7-5 character encoding and document processing

A. Character Encoding

1.1 What is a character encoding

The computer is based on the electrical work, in other words the computer only recognizes a binary number (0, 1), so that the computer can understand human language, that is, how to achieve digital character to the process, how a character corresponding to a specific number the standard, which is called character encoding.

1.2 History of character encoding

1.ASCII code table

Expressed by 8-bit binary numbers (1bytes) an English character, the number of up to 256 (0-255 / 00000000-1111 1111)

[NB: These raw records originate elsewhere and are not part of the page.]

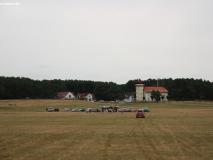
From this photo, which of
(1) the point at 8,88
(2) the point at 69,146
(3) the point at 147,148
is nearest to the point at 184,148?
(3) the point at 147,148

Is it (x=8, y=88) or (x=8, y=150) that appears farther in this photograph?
(x=8, y=88)

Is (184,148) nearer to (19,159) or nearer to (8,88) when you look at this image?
(19,159)

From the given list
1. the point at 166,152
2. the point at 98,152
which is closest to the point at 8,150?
the point at 98,152

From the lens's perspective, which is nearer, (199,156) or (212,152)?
(199,156)

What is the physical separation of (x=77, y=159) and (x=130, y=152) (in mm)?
4092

2. States to develop their own code table

In order to meet the needs of Chinese and English, the Chinese developed GBK

GBK: 2Bytes represent a Chinese character, 1Bytes represent an English character

Japan enacted the shift_JIS

Korean developed Euc_kr

3. uniform standards

unicode: a unified representation of characters with two Bytes

unicode disadvantages:

1. waste of storage space

2.io number increased operating efficiency program to reduce (fatal)

unicode advantages:

1. compatible character nations

2. Other countries encoded data from the hard disk into memory when the Unicode encoding other countries have a corresponding relationship

For the full article in English speaking, Unicode style more than doubled storage space, so too wasteful, so then appeared utf-8. In utf-8 in the English characters are 1Bytes said of Chinese characters using 3Bytes representation.

status quo:

Memory using Unicode

Hard disk using utf-8

4. encoding and decoding process

Coding (encode):

Data stored by the memory to the hard disk

Binary data format unicode >>>> binary coding (encode) 1. memory >>>>> utf-8 format

Data from the hard disk to the hard disk memory

1. hard binary data in utf-8 format >>>> decoding (decode) >>>>> binary data in memory in Unicode

ps:. 1 encoding solution on how to ensure what with what encoding the file is not written is garbled

        2. The difference of about python2 and python3

  In accordance with the text file pytho2 read into interpreter default ascii code (not prevalent Unicode)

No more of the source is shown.